Пройдя немощеной площадью, на которую с западной части наступала громоздкая, как гора, церковь, Кравец свернул в проулок, ведущий к дому Щербаковых. Перед домом по-прежнему было людно. И еще стояла милицейская повозка. И тело лежало на ней, прикрытое бледно-розовым байковым одеялом.
Представитель угрозыска сказал Кравцу:
— Коль наша помощь не требуется, мы уезжаем...
— Позаботьтесь о медицинском заключении, — попросил Кравец.
Врач и участковый милиционер уже сидели в телеге.
— Хорошо, — ответил опер.
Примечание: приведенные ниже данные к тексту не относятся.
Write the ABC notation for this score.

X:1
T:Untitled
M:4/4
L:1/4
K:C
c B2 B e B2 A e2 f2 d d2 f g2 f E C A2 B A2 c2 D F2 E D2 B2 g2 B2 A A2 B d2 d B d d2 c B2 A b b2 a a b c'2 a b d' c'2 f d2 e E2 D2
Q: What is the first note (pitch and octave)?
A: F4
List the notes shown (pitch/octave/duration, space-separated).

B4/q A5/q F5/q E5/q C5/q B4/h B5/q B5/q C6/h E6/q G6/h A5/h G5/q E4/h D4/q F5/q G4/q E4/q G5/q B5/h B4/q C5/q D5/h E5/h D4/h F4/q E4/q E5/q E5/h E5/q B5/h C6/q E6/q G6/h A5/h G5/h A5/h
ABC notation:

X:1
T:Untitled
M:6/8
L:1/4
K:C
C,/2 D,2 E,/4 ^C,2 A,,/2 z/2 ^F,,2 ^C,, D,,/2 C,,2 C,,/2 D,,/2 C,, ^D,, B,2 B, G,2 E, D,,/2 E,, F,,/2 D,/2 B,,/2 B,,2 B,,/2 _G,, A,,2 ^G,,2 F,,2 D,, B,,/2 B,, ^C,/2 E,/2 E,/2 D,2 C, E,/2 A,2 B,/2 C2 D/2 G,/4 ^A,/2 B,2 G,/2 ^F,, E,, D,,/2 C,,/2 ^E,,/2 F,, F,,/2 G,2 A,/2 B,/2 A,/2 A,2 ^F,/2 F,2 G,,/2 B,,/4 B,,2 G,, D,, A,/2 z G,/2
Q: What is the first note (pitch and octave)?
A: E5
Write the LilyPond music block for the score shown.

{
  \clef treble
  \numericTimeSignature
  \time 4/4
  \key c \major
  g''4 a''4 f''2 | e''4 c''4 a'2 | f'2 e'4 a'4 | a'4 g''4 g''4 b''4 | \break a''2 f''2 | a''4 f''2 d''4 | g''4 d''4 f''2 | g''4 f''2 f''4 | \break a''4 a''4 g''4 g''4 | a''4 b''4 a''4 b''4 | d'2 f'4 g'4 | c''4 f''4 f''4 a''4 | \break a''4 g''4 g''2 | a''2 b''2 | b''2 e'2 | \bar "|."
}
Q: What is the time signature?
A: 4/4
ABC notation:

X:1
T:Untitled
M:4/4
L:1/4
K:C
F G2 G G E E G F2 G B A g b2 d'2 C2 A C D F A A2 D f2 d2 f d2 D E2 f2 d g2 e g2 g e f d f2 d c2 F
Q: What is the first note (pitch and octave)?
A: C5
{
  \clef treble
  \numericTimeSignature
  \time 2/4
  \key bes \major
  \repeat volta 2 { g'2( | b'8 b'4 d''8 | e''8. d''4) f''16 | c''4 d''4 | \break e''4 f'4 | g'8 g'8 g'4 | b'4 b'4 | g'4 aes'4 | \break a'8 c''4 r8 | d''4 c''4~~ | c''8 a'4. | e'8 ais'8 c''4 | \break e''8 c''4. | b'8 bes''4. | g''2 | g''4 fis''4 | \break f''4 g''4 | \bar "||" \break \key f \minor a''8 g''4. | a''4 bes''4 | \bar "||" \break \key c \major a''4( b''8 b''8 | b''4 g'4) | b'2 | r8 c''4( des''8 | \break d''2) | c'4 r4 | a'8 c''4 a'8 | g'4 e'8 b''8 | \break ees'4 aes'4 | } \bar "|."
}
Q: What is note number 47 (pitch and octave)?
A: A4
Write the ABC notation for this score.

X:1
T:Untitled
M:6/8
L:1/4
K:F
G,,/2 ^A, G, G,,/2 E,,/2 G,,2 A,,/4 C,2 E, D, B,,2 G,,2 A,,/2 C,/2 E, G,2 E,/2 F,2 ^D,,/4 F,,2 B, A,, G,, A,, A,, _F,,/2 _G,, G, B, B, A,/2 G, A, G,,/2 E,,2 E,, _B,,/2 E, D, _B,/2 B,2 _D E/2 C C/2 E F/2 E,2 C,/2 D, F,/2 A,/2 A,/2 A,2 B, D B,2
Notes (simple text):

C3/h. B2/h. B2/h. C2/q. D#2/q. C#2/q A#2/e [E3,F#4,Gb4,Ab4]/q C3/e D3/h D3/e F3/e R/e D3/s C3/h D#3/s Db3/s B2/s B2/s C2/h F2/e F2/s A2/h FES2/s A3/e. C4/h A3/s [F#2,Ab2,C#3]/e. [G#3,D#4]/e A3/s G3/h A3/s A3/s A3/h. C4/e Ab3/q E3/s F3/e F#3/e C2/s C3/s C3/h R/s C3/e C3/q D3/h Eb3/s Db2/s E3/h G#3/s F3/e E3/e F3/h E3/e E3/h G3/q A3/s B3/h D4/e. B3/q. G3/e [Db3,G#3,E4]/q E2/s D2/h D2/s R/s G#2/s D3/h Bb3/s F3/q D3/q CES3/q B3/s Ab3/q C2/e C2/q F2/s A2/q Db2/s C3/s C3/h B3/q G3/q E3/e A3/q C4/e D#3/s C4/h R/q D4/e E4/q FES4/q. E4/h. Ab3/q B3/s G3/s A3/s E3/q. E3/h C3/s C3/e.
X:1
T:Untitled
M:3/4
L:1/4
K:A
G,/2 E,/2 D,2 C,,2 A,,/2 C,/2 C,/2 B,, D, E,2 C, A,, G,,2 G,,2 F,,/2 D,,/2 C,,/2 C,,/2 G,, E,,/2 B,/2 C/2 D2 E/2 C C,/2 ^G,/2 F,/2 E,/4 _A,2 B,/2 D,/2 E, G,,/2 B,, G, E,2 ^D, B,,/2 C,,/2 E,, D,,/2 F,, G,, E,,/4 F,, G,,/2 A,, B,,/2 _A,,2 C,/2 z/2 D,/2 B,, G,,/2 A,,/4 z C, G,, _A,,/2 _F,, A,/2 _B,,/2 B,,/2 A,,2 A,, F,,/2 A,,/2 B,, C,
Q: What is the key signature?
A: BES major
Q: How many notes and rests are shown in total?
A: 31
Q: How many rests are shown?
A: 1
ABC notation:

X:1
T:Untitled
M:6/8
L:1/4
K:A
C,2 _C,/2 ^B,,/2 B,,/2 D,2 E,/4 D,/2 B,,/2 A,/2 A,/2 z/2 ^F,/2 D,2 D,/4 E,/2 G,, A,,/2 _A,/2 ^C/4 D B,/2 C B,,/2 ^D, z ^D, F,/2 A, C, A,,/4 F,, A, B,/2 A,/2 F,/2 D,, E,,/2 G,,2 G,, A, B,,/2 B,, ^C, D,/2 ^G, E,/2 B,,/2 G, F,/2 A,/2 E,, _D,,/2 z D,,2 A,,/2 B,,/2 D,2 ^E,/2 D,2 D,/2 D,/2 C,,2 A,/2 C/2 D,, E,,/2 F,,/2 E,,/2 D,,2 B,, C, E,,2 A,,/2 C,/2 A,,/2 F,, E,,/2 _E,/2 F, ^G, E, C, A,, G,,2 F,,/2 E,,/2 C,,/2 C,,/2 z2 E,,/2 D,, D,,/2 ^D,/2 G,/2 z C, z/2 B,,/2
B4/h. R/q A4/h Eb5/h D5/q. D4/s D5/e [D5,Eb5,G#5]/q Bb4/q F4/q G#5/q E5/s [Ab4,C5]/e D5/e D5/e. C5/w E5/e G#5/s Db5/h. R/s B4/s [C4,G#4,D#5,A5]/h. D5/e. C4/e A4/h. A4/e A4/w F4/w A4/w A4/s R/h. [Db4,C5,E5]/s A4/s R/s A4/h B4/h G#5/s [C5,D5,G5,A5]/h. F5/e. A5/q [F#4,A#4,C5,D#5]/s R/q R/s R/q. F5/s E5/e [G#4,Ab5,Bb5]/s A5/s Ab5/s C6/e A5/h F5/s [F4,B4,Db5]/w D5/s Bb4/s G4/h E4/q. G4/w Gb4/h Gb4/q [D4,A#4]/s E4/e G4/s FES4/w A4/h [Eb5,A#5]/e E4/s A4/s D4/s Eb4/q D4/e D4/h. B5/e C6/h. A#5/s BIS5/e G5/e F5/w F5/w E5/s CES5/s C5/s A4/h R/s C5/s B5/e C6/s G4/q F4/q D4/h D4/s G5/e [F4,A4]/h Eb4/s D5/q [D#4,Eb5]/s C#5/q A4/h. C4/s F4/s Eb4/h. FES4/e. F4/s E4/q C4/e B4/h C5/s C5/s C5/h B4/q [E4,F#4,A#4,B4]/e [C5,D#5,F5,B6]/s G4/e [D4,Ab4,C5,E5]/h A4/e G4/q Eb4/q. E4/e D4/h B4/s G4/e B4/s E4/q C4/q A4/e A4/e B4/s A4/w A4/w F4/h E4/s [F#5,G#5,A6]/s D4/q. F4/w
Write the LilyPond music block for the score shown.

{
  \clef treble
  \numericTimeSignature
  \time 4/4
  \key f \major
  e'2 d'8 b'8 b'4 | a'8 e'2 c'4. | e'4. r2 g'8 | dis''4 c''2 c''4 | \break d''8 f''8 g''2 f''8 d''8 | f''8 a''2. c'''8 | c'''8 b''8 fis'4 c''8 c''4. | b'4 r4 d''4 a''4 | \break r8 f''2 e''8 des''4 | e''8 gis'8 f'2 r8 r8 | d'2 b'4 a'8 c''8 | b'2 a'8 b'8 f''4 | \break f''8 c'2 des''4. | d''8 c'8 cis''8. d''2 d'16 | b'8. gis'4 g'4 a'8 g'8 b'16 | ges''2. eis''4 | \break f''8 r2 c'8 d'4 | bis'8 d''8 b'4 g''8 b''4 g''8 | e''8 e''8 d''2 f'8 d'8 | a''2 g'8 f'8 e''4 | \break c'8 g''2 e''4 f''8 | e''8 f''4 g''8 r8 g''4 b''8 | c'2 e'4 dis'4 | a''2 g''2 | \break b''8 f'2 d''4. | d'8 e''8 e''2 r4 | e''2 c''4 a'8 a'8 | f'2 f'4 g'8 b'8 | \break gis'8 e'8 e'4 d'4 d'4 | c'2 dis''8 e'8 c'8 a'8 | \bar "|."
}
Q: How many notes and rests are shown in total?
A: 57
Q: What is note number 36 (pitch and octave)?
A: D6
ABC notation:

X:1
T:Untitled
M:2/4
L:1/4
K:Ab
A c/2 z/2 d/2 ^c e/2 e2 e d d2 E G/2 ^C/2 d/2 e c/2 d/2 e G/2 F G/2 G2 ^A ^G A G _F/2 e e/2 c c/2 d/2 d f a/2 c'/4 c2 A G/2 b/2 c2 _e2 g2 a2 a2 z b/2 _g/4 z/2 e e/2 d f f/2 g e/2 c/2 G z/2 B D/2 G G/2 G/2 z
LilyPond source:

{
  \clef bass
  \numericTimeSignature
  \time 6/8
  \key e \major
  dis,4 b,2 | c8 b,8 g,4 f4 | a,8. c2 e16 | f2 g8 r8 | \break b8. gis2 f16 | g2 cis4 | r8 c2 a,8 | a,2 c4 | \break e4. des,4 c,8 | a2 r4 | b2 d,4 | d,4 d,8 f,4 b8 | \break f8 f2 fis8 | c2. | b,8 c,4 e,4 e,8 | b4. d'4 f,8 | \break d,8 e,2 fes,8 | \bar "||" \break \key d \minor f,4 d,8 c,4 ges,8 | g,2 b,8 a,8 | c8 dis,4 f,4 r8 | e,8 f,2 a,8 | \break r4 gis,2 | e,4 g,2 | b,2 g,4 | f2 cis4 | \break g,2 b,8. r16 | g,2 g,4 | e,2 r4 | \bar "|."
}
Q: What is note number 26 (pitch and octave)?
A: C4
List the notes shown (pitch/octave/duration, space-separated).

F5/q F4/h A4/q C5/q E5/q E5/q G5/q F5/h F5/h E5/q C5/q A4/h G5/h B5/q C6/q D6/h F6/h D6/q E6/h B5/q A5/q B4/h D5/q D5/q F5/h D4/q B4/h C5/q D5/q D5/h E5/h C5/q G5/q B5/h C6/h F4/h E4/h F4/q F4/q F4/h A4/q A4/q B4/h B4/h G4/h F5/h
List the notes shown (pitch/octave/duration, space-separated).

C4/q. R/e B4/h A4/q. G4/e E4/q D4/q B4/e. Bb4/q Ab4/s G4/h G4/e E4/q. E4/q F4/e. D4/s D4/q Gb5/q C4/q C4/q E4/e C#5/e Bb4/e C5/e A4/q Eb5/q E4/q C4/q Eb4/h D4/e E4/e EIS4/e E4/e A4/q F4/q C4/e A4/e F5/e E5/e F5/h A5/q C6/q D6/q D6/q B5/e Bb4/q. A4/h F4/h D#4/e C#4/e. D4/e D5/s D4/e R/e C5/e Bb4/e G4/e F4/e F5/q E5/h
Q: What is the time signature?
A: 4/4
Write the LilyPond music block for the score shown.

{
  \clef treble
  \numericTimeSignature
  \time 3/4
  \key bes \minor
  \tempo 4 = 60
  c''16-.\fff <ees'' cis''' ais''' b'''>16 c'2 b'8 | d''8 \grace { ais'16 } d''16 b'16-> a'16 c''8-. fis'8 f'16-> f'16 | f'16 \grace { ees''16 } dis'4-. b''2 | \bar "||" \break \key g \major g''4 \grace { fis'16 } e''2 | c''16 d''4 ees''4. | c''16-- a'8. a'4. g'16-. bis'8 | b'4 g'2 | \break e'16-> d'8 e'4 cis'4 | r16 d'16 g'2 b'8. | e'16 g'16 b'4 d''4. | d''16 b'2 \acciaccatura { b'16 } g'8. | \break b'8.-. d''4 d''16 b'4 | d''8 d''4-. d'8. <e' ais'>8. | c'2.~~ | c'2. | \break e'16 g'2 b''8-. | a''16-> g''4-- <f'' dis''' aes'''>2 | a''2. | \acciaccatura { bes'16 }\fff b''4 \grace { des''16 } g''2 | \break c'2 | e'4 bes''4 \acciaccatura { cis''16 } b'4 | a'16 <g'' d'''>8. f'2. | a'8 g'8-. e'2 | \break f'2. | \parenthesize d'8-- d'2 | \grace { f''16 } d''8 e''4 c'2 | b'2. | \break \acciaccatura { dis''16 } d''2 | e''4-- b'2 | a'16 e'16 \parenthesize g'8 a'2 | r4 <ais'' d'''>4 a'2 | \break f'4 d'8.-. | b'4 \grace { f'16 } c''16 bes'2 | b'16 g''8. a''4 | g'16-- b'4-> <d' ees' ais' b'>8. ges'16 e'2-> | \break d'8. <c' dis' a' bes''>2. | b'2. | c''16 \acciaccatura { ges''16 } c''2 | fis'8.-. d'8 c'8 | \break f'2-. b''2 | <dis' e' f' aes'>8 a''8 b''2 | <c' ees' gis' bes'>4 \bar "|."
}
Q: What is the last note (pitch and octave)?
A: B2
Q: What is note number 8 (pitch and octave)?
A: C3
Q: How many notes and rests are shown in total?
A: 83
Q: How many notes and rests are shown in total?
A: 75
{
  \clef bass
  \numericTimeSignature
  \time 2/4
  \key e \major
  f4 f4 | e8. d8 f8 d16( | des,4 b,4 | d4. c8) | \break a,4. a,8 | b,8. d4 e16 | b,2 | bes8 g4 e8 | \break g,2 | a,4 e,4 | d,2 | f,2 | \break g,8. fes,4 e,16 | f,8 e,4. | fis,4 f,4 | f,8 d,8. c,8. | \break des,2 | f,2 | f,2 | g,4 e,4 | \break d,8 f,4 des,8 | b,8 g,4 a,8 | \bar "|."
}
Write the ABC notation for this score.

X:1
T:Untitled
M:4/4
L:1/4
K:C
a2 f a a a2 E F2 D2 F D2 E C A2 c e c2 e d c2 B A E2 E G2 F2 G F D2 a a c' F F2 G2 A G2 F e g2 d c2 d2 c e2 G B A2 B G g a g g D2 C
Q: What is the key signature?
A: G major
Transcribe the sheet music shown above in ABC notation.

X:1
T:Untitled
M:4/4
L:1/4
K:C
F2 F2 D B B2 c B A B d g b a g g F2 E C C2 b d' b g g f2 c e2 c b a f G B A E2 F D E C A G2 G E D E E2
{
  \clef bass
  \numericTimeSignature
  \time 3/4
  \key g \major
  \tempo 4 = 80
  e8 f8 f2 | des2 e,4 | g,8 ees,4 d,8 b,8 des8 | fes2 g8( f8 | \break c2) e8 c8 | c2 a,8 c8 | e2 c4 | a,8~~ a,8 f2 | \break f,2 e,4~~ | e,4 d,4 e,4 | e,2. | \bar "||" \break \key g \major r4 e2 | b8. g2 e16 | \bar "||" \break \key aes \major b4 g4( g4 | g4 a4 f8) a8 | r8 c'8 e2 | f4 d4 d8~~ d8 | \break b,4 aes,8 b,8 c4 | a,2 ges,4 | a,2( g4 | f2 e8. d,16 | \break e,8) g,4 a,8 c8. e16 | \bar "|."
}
И пошел рядом с лошадьми.
Мать Люси заплакала. Скрип колес оказался тем последним звуком, после которого не хватило сил сдерживать, таить в себе горе.
Кравец осторожно взял ее за локоть.
— Я хочу посмотреть бумаги вашей дочери. У нее были какие-то бумаги?
— Да, — остановилась женщина. — На этажерке есть целая папка. И еще она вела дневник. Прятала только, скрывала, глупая, даже от меня.
— Товарищ уполномоченный! — старик Сильнейших, кажется, бежал или шел очень быстро, потому что был потный и дышал часто. — Женька Жильный при доме объявился.
Нельзя сказать, что Жильный произвел на Кравца отталкивающее впечатление. Но вид небритого, заплывшего лица с глазами мутными, воспаленными не доставлял особого удовольствия.
Жена Жильного — молодая, изможденная женщина — и сынишка лет четырех смотрели с таким жалостливым испугом, что Кравцу стало не по себе. Он попросил:
— Оставьте нас вдвоем.
Женщина прикрыла дверь с такой осторожностью, точно она была из хрупкого стекла.
— Вы всегда жили здесь? — спросил Кравец.
— Нет. Два года я работал в Тихорецкой. Слесарем в депо. Там и оженился.
— Как попали в Трутную?
— Дом после матери остался.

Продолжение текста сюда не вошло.